In the study by Ciocon [8], the rate of tube obstruction in a total of 30 subjects in each group was 50% (15/30) in the continuous group and 16.7% (5/30) in the intermittent group (p = 0.01). However, the results of this study did not find any cases of obstruction in either group over 4 days and three additional follow-up days up to the time of tube replacement per hospital policy. This could be explained by the fact that all patients with nasogastric tubes in both study groups had their tubes regularly flushed every 4 hours. In addition, none of the patients in this study was prescribed with powdered or oral soluble medications that could increase tube obstruction during the study period. This was also consistent with the general trend of most other patients at the ICU, University Medicine Center. The researchers in this study were not able to identify the type of food products used in Ciocon’s study [8]. Therefore, it could be deduced that tube obstruction might not be affected by the delivery method if it was regularly flushed before and after feeding or taking medication according to standard procedure.
4. CONCLUSION
The study’s results showed that using continuous enteral feeding versus intermittent enteral feeding may enable health care providers more ability to manage and control the incidence and characteristics of gastrointestinal intolerance in mechanically ventilated patients including promoting gastric emptying, decreasing abdominal distention, and improving fecal characteristics of patients. In addition, neither feeding method increased the risk of gastric tube obstruction as long as the tubes were well managed and regularly flushed according to protocol. It is recommended that this study be duplicated with larger sample size to further compare other feeding issues such as the ability to stabilize blood glucose levels in enteral fed patients.

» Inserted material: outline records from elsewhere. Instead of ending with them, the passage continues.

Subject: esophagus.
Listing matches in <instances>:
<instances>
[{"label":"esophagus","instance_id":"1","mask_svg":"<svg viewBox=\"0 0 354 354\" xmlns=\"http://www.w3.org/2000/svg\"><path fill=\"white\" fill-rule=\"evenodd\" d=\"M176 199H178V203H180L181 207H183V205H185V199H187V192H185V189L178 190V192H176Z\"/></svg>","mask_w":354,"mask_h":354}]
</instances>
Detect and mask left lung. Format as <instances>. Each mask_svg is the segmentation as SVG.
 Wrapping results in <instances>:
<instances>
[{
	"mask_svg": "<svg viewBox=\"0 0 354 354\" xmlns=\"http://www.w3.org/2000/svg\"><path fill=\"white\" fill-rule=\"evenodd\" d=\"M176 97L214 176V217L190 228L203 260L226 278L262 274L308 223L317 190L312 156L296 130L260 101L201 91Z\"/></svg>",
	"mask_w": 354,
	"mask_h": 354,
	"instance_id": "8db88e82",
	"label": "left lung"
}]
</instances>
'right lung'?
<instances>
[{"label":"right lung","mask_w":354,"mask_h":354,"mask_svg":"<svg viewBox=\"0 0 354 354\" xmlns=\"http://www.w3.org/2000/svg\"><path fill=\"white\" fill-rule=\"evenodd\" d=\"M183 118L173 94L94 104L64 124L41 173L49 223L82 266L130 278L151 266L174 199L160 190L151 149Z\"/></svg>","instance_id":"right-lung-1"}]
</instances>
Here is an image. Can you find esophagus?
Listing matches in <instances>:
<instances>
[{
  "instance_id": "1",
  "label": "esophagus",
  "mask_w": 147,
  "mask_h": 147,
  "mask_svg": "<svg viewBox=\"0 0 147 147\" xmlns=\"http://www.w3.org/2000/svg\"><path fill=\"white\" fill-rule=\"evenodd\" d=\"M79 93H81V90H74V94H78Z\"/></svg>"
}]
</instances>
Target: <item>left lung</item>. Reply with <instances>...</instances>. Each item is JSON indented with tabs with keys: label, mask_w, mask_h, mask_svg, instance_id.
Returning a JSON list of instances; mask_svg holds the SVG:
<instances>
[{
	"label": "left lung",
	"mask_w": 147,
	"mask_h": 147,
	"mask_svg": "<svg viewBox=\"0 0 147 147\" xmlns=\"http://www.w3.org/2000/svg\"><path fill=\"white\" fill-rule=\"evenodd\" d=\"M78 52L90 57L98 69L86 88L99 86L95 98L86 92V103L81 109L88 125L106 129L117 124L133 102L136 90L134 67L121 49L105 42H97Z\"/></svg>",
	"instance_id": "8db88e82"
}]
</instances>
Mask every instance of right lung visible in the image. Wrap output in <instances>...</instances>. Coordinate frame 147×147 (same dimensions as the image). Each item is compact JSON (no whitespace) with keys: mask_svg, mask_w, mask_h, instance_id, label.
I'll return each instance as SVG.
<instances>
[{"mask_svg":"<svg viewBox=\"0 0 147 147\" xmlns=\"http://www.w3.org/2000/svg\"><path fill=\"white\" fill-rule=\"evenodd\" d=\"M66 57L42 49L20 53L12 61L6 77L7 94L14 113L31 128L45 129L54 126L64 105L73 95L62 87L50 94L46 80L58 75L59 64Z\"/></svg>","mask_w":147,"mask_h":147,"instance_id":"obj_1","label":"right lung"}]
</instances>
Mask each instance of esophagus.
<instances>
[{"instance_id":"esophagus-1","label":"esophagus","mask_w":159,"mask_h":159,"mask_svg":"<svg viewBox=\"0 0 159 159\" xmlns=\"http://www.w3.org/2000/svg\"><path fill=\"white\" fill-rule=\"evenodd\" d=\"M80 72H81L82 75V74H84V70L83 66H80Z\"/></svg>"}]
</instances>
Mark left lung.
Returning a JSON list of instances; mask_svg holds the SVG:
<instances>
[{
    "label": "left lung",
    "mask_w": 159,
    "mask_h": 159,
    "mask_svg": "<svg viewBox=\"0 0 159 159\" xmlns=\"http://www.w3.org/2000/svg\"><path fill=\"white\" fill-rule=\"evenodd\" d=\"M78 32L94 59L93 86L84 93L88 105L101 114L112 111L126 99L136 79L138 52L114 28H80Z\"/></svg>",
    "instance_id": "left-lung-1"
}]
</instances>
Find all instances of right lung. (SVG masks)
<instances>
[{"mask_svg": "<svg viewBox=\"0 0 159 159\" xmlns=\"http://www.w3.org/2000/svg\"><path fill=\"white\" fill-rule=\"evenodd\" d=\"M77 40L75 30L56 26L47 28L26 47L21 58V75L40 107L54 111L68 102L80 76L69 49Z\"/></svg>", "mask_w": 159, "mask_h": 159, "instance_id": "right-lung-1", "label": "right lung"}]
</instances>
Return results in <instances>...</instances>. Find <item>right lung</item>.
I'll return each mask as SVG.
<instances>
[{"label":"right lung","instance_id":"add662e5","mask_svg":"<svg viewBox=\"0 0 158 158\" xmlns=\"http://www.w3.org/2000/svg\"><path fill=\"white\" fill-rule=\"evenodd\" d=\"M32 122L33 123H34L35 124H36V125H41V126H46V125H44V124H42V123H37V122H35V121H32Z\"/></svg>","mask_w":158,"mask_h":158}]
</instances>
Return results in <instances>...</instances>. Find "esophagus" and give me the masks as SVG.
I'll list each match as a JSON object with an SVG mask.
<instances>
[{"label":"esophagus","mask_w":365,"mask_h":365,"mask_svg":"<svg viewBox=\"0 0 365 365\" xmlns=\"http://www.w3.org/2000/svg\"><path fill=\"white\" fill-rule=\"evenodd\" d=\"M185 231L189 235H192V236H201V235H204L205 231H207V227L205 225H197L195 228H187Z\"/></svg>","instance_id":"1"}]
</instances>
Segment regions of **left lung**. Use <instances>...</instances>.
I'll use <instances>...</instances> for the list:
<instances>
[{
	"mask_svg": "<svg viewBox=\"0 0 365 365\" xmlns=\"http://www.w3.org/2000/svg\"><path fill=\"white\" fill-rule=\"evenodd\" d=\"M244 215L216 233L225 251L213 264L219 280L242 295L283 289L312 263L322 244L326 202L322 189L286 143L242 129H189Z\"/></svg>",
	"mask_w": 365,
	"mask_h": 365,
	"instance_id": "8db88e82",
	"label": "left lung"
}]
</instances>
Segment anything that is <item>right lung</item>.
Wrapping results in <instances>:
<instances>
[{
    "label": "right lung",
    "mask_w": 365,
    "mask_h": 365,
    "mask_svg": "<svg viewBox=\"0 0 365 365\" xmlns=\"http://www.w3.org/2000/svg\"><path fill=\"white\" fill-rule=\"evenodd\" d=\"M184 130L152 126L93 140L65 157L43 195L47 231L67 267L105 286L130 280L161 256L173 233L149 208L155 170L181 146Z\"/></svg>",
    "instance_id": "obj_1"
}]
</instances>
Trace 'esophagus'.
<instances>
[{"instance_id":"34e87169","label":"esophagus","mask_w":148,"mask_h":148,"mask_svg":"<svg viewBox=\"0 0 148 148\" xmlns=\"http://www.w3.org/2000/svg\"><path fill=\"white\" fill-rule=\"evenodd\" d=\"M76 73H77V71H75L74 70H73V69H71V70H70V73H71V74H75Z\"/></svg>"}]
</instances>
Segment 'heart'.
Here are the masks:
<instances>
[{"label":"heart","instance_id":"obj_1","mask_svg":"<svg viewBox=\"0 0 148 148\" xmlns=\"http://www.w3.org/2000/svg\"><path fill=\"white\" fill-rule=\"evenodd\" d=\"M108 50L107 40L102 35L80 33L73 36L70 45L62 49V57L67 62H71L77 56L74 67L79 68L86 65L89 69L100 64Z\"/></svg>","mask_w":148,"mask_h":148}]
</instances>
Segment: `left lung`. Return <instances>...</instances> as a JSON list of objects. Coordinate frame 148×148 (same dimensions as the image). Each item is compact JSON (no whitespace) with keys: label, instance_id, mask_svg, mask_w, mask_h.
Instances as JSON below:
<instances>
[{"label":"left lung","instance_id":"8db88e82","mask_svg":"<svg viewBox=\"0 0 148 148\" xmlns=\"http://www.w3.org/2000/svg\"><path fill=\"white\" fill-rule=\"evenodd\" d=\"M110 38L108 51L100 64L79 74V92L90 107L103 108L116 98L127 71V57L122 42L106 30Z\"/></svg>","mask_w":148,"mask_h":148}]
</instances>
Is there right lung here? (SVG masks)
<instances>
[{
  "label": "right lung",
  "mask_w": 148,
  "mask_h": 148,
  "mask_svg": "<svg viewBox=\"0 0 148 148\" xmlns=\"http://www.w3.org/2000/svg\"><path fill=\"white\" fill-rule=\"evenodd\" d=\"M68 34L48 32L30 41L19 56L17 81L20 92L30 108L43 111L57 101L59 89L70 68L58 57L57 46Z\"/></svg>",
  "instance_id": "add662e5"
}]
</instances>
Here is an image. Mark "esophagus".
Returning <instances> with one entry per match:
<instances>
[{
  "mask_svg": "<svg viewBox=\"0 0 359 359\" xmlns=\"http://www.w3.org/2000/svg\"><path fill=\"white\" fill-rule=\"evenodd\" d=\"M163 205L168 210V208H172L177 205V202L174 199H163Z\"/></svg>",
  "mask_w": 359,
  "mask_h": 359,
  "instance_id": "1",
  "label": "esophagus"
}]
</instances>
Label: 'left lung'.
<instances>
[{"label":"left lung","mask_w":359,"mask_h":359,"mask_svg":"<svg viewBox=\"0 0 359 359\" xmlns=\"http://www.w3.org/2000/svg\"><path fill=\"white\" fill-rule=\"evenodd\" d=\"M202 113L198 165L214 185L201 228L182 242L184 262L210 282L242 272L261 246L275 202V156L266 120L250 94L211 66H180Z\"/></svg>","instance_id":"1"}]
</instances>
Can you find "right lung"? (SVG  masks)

Strengths: The study used validated and reliable measurement tools with detailed scale, which provided specific quantitative variables, consistent with ICU patients’ characteristics and appropriate for conducting research. This randomized controlled trial is a valuable research design. Therefore, the reliability and validity of the results are useful. This sample size though not sufficiently large, was equivalent to previous studies. This study adds to the body of nursing knowledge as we work to improve patient outcomes.
Limitations: Because of the short duration allowed for this study, and the number of rigorous sampling criteria, the study could only be conducted for 3 months with a small sample size. In addition, because the study was not conducted in non-mechanical ventilated patients, the results did not completely represent those who were non-invasively ventilated in the ICU.
Medical ethics: The study was approved by the Ethics Council of University of Medicine and Pharmacy at Ho Chi Minh City. Approval number was 466-ÐHYD-HÐ.